■ Directive ■
Copy each of the rows below word for word, keeping every line in its original form and order.

■ Data ■
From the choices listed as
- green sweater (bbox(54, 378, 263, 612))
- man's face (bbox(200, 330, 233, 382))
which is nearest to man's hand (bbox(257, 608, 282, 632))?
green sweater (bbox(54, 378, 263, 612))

■ Exercise response ■
From the choices listed as
- green sweater (bbox(54, 378, 263, 612))
- man's face (bbox(200, 330, 233, 382))
which is nearest to man's hand (bbox(257, 608, 282, 632))?
green sweater (bbox(54, 378, 263, 612))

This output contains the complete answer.